Jump to: What’s the best rod and reel combo?
The baitcasting reel is ideal for intermediate and experienced anglers who are looking for more accuracy and who want to catch bigger fish. This reel differs from classic design in that the casting functionality works. Anglers are required to push down their thumb for the spool to be released instead of closing and opening the bail.
However, a spinning reel requires one to pay attention to the drag. It is best suited for intermediate and beginner anglers who prefer freshwater fishing. You should press the thumb down at the apex doe the line and gear to be released. Without proper timing of the movement, the cast will be where you don’t want it to be.
Hopefully, this guide has pointed out all the differences between baitcaster and spinning reels. You need the right reel for the right job.
6 thoughts on “Baitcaster vs Spinning Reels – (Differences / Pros & Cons)”
I appreciate the effort on the article and it’s well organized; having some good information for someone who is relatively new to the sport.
But, I think there is some miss-information (or at least some missing information) in the article. The biggest being that the size of fish has an impact on which reel to use. I disagree.
It’s true that bait casters typically have more “cranking power” than spinning reels. However, that’s more applicable to the kind of fishing (and species of fish) one is pursuing.

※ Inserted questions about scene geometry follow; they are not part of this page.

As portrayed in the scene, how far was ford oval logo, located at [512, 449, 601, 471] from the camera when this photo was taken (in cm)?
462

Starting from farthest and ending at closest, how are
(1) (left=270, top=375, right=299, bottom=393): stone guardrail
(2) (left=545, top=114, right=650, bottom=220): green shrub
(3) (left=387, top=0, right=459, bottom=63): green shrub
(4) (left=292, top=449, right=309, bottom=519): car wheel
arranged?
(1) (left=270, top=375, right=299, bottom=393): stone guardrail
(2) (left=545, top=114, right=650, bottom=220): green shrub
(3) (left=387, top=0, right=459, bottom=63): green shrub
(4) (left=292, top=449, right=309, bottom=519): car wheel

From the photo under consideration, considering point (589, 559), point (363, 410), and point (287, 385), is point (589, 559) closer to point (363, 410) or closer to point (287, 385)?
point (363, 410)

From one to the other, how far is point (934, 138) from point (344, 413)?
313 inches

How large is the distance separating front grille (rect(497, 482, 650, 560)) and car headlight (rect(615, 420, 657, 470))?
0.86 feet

I’m a Minnesota Walleye fisher. I cast very little and don’t need precise casting when I do. I only use a spinning reels. Bass guys are always casting, need accuracy and need to be able to pull fish out of cover or away from docks (etc) quickly. Those guys are most often using bait casters.
Those are similar size fish species, different reel application.
I’ve done some Tarpon fishing in FL, caught a 200lb Tarpon – those guys (& I) used exclusively spinning reels.
When grouper fishing for 30-80 lb grouper, we had to muscle the fish out of the structure and wrecks to keep them from snagging the line – there we needed the cranking power of bait casters.
Both of those were relatively larger fish, but had different reel applications because of the style and species of fish.
All that is to say, in my opinion, the most important factor in choosing a reel is the type of fishing ( & fish species) one will be doing. The size of the fish has very little relevance.
I disagree with the article I use deep sea rods and spinning reels. I have caught 50 lbs flat head catfish. on 17 lb test line. It is all in the way the drag is set. and how you fight the fish. I fish the Tennessee River and we have a lot of big fish.
This article was very informative and will assist me with making my decision on what reel to purchase.
I am an average fisherman but I want to experience the baitcasting reel on my next outing, whenever that may be with our stay-at-home in place.
Thank you Darrin, we’re glad if we’ve been able to assist you!
Keep safe today so you can fish tomorrow!
I don’t consider it a choice. For me, both reels have their purposes. That comparison chart is not true. Baitcasters are not used for larger fish and spinning reels have many more size options too. A conventional reel is not a baitcaster. Bsitcasters are generally used more in freshwater too. And baitcasters don’t hold more line either because of the size options available with spinning reels. A 1000 size to a 10,000 size spinning reel. There is more but you get my point…
I don’t agree with this article in many aspects. I have been fishing for over 26 years and been a huge catfish angler for over 20. And I have caught many blues over 65 pounds and some 50 plus flatheads on spinning reels, without any issue. And this article didn’t go over different line like braid which is small in diameter. In example 20 pound braid has the same diameter as 6 to 8 pound mono. There fore you can put a ton of 20 to 50 pound braid on a spinning reel and reel in big fish wether Salt water or freshwater. I own spinning and baitcasters. I mainly use spinning reels now because where I fish I don’t need to be able to get the extra casting distance a baitcaster can give you. Although I can cast my spinning reels almost as far and it also depend on the length of your rod and you guys even failed to mention that. I did however agree with some of the stuff you guys talked about.